更好棚(こうこうだな)を用いての裏千家茶道 風炉 濃茶棚点前の手順を記載しております。

濃茶は、客に差し上げるお茶の最も正式な姿で、主客は無駄な言葉を交わしません。
濃茶は薄茶と違い、茶を練ります。
客はその一碗を分かち合っていただきます。そこに茶道の一座建立の精神が現れます。
茶事の炭点前も懐石料理も、濃茶を差し上げる為にあり、茶道の中心的な存在です。


準備

炉に釜をかけ、釜の向こう側を手なりに少し切っておく。
棚を道具畳の縦右半分の中心に飾る。(棚の下の位置に八分目ほど水を入れた水指、中段の中心に棗を飾る)
棚の前、中央に仕覆に入れた茶入を飾る。
茶入には人数分の茶を入れておく。
茶碗に茶巾、茶筅、茶杓を仕込み、建水に蓋置と柄杓を仕込む。棚を用いる場合は蓋置は焼物を使う。
棚を用いる場合は、必ず最後は水次で水指に水を汲むため、水次に水を入れ、蓋の上に茶巾をたたんでのせておく。

袱紗を腰につけ、懐紙、古帛紗を懐中する。


手順

客の席入りが終わると、主菓子を客に運び、茶道口の襖を締める。

茶道口に茶碗を膝前に置いて坐り、襖を開け茶碗を右手で取り、左手にのせ、茶碗を右手で横を持ち、左膝から立ちあがり定座に坐り、茶碗を右手で右横を、左手で左手前の二手で勝手付に仮置きをする。

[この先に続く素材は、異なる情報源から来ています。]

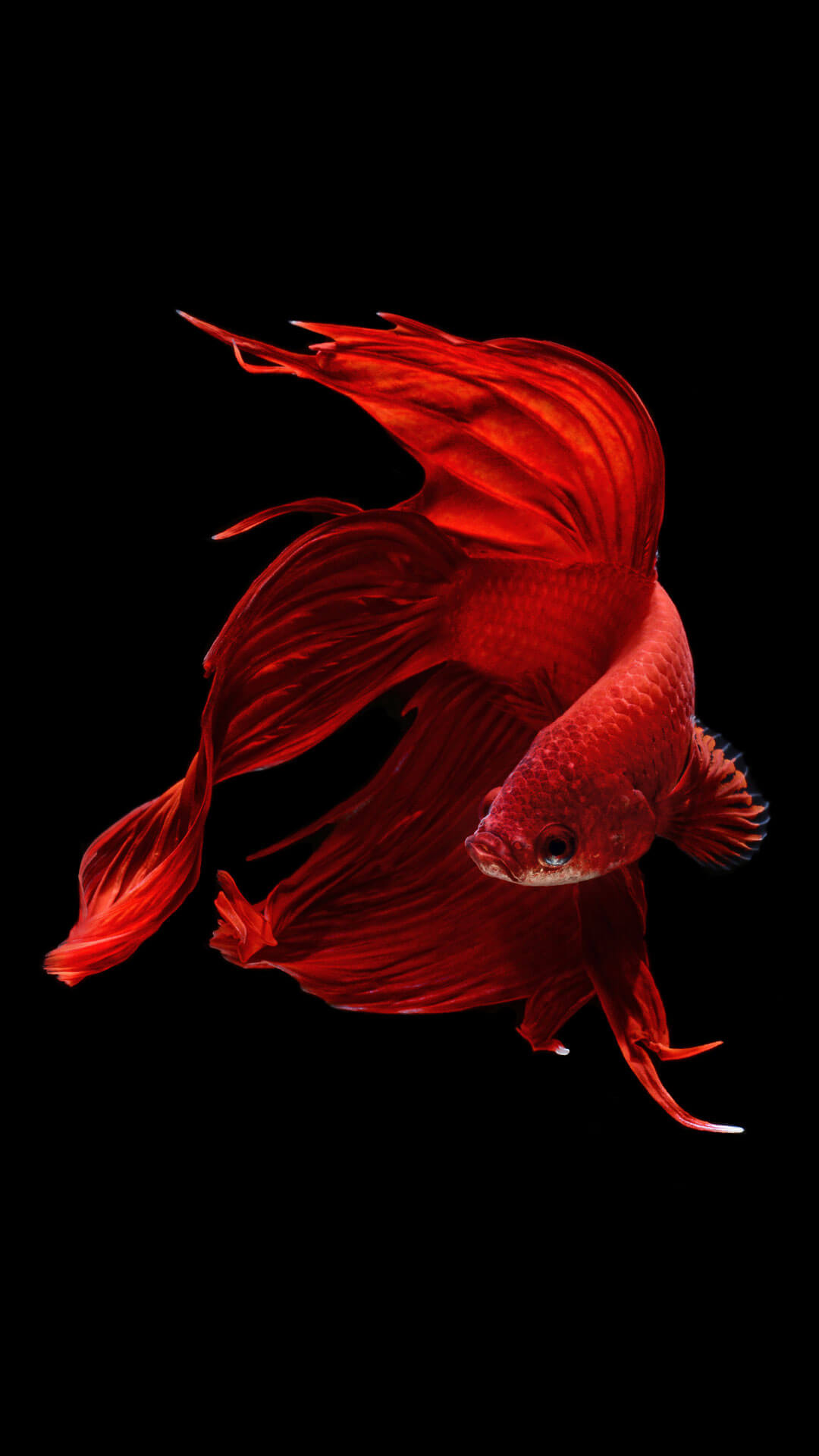 Betta Fish iPhone 6 And iPhone 6s Wallpaper iPhone 5 iPhone 6 1080x1920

右手で茶入を持ち、水指の前右寄りに置き、茶碗を左手前、右真横、左真横の三手で、茶入と置き合わせる。

水屋にさがり、柄杓と蓋置を仕込んだ建水を持って席に入り、すぐに襖に向いて座り、柄杓が横一文字になるように建水を襖の前に置き、襖を閉める。

左手で建水を持って立ち、点前座に進み、定座(釜と水指の間の正面)に座り、建水を置く。

左手で柄杓を取り、右手でかまえ、蓋置を右手で取り、風炉敷板の左前角に置き、柄杓を引き、主客総礼をする。

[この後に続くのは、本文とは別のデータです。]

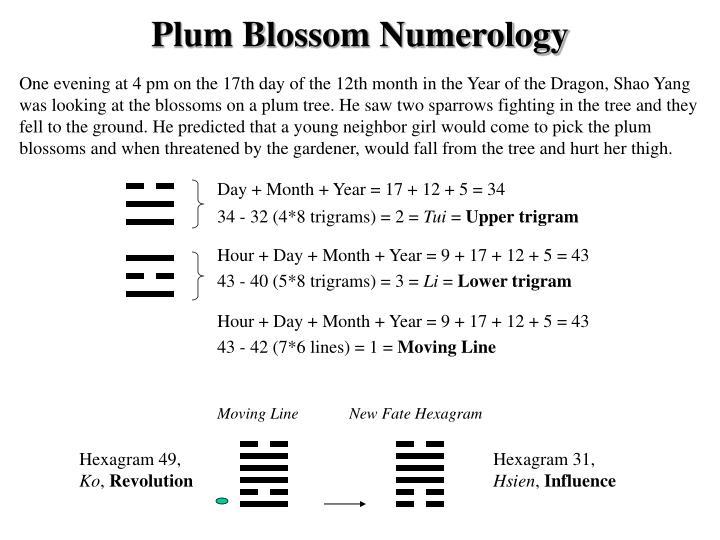 Plum Blossom Numerology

建水を縁内に左手で進め、居前を正し、茶碗を右手前、左真横、右真横の三手で、膝前少し向こうに置く。

茶入れを右手で取り、茶碗と膝の間に置く。

仕覆の緒をとき、右手で打留が左になるように横にし、打留を少しゆるめてから、向こう、手前と紐をゆるめ、正面で右、左と手をそわせ、底を持ち脱がせる。

両手で仕覆の形をととのえ、右手で仕覆の右横を持ち、左へ打ち返し(火の方)、打留を客付に向けて、左手で底を持ち、釜と水指の間、釜の敷板の線上に合わせて置く。

腰の袱紗を取り、草の四方さばきをし、茶入を取り、蓋を向こう手前と二引きに拭き、袱紗を茶入の胴にあて、左手で左回しに回し、拭きぬく。

袱紗を握りこみ、茶入を水指の前左よりに置き、袱紗をさばき直し、茶杓を取り、三回拭き、茶入の蓋の摘みの左側(火の方)に置く。

茶筅を取り出し、茶入の右に置き合わせ、(水指の蓋が塗蓋の場合、左手の袱紗を右手に持ち、折り返し水指の蓋を「二」の字に清め、帛紗を左手にもたせ) 茶碗を手前に引く。

茶巾を右手で取り、水指蓋上に置き、袱紗を左手の人差指と中指にはさみ、柄杓を取ってかまえ、右手に袱紗を持ち替えて釜の蓋を取り、釜の蓋を蓋置に乗せ、袱紗を建水の後に仮置きをする。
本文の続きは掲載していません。